▸ **Records for the exercise**:
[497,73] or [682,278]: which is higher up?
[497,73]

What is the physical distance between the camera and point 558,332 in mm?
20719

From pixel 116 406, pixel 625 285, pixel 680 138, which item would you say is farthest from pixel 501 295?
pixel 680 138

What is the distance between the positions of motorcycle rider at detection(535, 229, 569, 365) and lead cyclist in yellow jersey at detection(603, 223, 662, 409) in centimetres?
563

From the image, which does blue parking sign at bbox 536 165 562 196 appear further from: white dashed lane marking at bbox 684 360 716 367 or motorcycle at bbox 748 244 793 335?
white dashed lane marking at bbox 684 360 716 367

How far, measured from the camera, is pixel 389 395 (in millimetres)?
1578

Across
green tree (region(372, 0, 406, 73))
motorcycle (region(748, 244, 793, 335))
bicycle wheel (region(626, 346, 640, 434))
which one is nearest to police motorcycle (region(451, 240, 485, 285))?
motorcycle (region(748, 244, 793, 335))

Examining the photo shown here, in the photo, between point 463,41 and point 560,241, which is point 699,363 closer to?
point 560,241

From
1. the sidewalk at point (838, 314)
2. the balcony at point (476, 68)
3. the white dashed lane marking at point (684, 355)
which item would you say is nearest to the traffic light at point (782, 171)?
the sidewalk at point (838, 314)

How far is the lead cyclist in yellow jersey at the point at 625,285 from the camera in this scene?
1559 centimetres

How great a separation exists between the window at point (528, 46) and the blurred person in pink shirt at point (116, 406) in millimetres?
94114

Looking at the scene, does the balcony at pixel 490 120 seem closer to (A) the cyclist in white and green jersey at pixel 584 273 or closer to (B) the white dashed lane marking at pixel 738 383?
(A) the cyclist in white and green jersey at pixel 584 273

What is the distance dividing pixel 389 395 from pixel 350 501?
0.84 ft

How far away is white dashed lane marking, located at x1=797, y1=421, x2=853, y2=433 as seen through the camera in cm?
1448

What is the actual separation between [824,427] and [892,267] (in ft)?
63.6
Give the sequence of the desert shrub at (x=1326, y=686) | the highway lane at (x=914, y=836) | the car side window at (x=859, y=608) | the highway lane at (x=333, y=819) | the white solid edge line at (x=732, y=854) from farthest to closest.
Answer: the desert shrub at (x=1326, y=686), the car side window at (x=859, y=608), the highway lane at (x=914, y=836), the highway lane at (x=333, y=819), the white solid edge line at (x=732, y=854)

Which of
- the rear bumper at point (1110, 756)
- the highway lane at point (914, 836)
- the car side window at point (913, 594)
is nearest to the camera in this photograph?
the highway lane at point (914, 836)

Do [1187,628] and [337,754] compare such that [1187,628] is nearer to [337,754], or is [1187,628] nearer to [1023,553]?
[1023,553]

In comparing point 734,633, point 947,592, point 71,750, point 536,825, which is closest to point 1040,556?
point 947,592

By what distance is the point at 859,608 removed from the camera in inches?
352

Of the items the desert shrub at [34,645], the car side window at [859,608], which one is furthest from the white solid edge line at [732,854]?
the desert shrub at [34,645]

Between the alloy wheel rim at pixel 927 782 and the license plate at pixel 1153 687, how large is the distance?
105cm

▸ **Given exercise**:
Repeat, without changes, every line from the one that contains "Do [1187,628] and" through the final line of the data.

▸ **Solution for this exercise**:
Do [1187,628] and [337,754] compare such that [1187,628] is nearer to [337,754], or is [1187,628] nearer to [1023,553]?
[1023,553]

In comparing point 734,633, point 947,592, point 71,750, point 536,825, which is closest to point 1040,556?
point 947,592

By what distance is the point at 859,608 removed from the camera in inches?
352

Of the items the desert shrub at [34,645], the car side window at [859,608], which one is furthest from the white solid edge line at [732,854]?
the desert shrub at [34,645]

Between the alloy wheel rim at pixel 927 782 and the license plate at pixel 1153 687, how large is the distance?
105cm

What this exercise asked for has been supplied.